Allerdings muss man bei dieser sehr schwer vorhersagbaren Lage mit weiteren
Anpassungen dieser Vorabinformation rechnen (z.B. Ausdehnung in Richtung
Bayerischer Wald) bzw. könnte im günstigsten Fall die Lage bis morgen früh auch
überwiegend mit markanten Warnungen durchkommen - das Nowcast wird es zeigen.

Abgesehen davon verläuft die Nacht im Nordosten klar und trocken mit
Tiefstwerten von -6 bis -13 Grad (die tiefsten Werte im Grenzbereich zu Polen),
während im Südwesten bei gelegentlichen Regenfällen Tiefstwerte von +5 bis +2
Grad erwartet werden. Im Süden und Westen bildet sich gebietsweise Nebel.

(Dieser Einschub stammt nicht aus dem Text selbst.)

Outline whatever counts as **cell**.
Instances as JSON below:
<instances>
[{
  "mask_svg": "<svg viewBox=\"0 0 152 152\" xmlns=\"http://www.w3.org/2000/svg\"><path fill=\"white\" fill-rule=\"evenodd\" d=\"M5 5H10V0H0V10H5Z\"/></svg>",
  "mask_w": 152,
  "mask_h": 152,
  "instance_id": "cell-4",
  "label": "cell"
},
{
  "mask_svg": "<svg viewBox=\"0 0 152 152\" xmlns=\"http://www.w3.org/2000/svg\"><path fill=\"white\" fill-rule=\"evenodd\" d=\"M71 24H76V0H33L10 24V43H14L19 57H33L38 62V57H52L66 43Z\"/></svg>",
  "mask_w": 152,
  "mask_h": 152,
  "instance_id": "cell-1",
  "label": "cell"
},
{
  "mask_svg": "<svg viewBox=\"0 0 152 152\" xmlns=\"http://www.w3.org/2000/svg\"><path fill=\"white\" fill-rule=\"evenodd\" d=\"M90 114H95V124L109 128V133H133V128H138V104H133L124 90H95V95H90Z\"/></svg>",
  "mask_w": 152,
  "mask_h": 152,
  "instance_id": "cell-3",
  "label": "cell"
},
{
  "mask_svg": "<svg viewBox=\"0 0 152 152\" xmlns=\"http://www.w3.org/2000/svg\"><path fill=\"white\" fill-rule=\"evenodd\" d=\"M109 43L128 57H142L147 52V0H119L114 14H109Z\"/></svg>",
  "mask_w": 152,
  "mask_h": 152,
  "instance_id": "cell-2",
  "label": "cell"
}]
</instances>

Montag... ändert sich an der synoptischen Ausgangslage wenig, sodass weiterhin
die diffuse Kurzwellen- und die Warmfrontpassage im Fokus stehen und mit ihr die
Frage, inwieweit Niederschlag fällt und wo mögliche Niederschlagsschwerpunkte
entstehen können. Insgesamt sollte jedoch die Niederschlagsneigung entlang der
Warmfront im Nordosten immer weiter zurückgehen. Die Gegensätze innerhalb der
Numerik bleiben bestehen, sodass aus Gründen der Persistenz zunächst ein
Schwerpunkt der Niederschläge aus der Nacht heraus in Thüringen bis ins Vogtland
und in Richtung Harz angedeutet wird. Die 6-std. Mengen schwanken je nach Modell
und orografischer Auflösung innerhalb des Modells zwischen 0,x und 3 l/m².
Insgesamt könnte somit meist "markant" gewarnt werden, jedoch regional weiterhin
mit der Option, dass die Ausgabe einer Unwetterwarnung notwendig erscheint (vor
allem, wo über mehrere Stunden gefrierender Regen der leichten Intensität fällt,
wie z.B. in südwest-gerichteten Staulagen). Inwieweit Niederschläge auch
Schleswig-Holstein, Niedersachsen und Brandenburg betreffen ist noch sehr
unsicher. Hier könnte es jedoch auf lokalen Schneegriesel oder gefrierenden
Sprühregen mit regional markanter Glätte hinauslaufen. Im Umfeld der Oder ziehen
zwar zunehmend ausgedehnte Wolkenfelder durch, es sollte jedoch hier trocken
bleiben. Auch ergeben sich in Richtung Schleswig-Holstein vor allem von IFS
angetriebenen Modellen Anzeichen für etwas kräftigeren gefrierenden Regen, doch
steht diese Option noch zu isoliert im Raum, als dass näher darauf eingegangen
wird.

Im Süden beginnt der Tag recht freundlich und trocken, bevor hier im Verlauf der
zweiten Tageshälfte anhaltender Niederschlag von Frankreich aufzieht und je nach
Modell den Schwarzwald bzw. ganz Baden-Württemberg erfasst. Mit nur wenigen
Litern auf den Quadratmeter fallen die Mengen nicht warnrelevant aus.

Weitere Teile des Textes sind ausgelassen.